I am not referring to the usual backup methods here. Multiple mirrors as if when they upload the file, it gets uploaded simultaneously to multiple servers. Backup software won't have access to the paths of those files anyway since it would backup the data on main server. And again, double or even triple backup would prevent that too unless backup software (for some n00b reasons) is given wrong permissions to do whatever it wants willy nilly on multiple machines.
That's how you backup a major submission milestone maybe, or especially finalized research data. But this is just daily intermittent stuff that will presumably get revised anyways in the next semester. A backup script is what you do with that stuff.
 

ThatMouse

Distinguished
Jan 27, 2014
224
95
18,660
Billion dollar super computer and they can't afford a real backup? The excuses are astonishing and make zero sense. I don't know why HPE is taking the blame. The systems administrator is not someone you can just outsource. HPE doesn't know what files need backing up. Did the researchers just send HPE an email and say, all our important files are back-up? Yes. That's good enough for me!
 

InvalidError

Titan
Moderator
That's why you rotate tapes/backups. It is effective then.

The article is unclear however if it's all their data, or just the new data that was created in those couple data.
Since it is two specific days of data that were lost, I'd guess it was the NEW DATA that was being destroyed by the borked script. So that data wouldn't exist in any other backups since it didn't exist yet when older backups were made and no longer existed for subsequent backups to pick up.
 
  • Like
Reactions: digitalgriffin
If it is your backup management script that is destroying source files, having 100 backups wouldn't help since the files are being deleted as you are attempting to back them up.

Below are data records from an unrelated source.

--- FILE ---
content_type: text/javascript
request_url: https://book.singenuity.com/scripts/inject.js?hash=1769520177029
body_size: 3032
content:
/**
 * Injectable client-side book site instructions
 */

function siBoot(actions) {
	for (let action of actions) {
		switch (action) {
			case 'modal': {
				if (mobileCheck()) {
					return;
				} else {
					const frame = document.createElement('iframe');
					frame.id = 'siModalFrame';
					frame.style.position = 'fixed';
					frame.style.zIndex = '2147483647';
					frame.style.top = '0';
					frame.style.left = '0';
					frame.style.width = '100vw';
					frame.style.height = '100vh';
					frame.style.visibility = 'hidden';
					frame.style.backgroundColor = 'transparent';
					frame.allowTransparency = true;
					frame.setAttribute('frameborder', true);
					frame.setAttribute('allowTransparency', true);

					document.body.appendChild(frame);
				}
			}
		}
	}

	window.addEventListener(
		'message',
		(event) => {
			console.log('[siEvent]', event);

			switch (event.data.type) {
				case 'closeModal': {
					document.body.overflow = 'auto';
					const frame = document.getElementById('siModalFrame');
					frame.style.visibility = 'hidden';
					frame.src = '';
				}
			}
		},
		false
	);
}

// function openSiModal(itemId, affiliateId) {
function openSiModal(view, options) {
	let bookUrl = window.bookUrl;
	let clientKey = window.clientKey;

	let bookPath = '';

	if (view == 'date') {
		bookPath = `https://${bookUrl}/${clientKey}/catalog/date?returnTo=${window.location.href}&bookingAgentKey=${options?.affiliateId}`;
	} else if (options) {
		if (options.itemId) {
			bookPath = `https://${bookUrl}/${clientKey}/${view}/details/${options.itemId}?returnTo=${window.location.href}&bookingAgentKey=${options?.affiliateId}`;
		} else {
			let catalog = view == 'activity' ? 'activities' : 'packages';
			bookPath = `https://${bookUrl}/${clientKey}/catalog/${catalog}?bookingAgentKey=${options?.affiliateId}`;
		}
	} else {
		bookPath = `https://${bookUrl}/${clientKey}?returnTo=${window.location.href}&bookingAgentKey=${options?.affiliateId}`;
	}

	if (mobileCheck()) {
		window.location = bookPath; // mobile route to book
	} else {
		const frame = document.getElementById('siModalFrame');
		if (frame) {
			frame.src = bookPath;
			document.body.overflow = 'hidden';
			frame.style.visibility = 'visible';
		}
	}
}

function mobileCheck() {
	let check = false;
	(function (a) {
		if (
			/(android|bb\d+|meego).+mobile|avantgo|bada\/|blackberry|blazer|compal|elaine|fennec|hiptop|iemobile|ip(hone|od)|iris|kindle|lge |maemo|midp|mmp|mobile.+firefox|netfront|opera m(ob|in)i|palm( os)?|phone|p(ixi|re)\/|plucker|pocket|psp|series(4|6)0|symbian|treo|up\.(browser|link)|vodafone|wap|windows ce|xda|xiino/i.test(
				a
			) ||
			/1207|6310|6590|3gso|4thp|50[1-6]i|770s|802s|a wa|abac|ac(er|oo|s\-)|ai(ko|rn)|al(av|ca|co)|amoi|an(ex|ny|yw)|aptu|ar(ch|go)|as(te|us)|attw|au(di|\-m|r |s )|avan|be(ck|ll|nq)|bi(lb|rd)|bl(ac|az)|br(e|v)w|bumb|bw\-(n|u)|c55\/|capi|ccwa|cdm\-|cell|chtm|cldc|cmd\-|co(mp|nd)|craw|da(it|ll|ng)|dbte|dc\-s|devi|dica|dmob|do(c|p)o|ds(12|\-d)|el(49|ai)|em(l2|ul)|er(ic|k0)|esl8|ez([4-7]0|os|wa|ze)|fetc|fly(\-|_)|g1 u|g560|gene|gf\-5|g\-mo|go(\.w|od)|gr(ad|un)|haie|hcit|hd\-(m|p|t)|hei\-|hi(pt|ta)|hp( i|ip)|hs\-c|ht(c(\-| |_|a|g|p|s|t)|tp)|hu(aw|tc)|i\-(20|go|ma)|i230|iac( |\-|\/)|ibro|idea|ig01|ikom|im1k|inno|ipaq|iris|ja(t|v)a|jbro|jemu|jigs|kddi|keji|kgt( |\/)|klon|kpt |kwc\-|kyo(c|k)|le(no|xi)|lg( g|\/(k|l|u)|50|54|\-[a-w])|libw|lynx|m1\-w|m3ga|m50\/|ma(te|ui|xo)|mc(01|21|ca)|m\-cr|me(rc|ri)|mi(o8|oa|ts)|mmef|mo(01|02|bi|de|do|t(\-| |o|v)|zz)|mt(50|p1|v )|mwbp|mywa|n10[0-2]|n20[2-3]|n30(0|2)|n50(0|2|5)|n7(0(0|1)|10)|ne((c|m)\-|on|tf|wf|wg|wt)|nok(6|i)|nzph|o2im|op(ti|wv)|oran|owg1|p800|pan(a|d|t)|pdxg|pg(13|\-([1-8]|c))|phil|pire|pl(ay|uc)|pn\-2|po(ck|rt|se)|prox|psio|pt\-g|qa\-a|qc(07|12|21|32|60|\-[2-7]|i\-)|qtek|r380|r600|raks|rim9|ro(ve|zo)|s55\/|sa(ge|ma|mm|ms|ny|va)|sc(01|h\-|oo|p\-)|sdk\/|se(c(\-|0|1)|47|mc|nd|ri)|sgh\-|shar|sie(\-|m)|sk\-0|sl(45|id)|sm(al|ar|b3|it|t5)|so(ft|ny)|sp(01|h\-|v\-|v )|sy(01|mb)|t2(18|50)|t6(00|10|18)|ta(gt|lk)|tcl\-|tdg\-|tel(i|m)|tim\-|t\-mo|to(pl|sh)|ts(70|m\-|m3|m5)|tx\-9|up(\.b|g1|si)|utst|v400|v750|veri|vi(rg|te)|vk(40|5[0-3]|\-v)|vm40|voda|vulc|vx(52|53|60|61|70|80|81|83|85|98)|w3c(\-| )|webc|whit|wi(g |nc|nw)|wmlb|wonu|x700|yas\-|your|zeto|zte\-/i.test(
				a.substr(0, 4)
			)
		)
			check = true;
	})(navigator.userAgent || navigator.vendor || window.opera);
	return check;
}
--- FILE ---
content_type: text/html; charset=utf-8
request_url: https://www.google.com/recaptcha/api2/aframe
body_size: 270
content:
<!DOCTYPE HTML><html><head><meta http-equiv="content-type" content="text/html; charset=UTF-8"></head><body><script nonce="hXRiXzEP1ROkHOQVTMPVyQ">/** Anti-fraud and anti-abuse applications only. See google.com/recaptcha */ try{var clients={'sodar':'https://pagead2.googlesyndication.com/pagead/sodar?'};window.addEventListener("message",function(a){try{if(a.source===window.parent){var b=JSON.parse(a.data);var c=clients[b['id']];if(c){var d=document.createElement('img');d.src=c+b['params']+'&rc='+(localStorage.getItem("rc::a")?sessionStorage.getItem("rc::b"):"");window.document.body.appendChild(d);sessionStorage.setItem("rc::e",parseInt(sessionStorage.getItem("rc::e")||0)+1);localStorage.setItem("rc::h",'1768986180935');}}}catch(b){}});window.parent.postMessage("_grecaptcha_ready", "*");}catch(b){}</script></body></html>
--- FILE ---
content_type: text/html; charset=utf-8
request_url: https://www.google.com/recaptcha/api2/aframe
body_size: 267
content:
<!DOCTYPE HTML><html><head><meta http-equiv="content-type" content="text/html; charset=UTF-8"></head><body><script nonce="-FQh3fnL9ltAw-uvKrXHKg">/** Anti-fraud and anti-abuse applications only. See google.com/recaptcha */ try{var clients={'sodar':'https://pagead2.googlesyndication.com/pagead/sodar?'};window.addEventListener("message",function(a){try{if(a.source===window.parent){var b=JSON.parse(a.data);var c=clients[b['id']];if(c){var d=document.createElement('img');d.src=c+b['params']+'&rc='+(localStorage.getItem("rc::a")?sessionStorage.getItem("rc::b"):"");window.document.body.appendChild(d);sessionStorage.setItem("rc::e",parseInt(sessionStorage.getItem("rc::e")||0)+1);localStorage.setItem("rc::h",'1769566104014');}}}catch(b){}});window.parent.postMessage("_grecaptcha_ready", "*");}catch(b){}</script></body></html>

Thats what a differential rolling tape backup is for. When the backup starts, you take an image of all the file time date stamps and lock those files, until they are backed up (compared against previous backup). If a file mod is requested the old file gets copied to special storage till it is archived on tape. With a rolling tape differential backup you are set this way.
 

InvalidError

Titan
Moderator
Thats what a differential rolling tape backup is for. When the backup starts, you take an image of all the file time date stamps and lock those files, until they are backed up (compared against previous backup). If a file mod is requested the old file gets copied to special storage till it is archived on tape. With a rolling tape differential backup you are set this way.
If it is the backup script that is screwing up files, your new files are still screwed.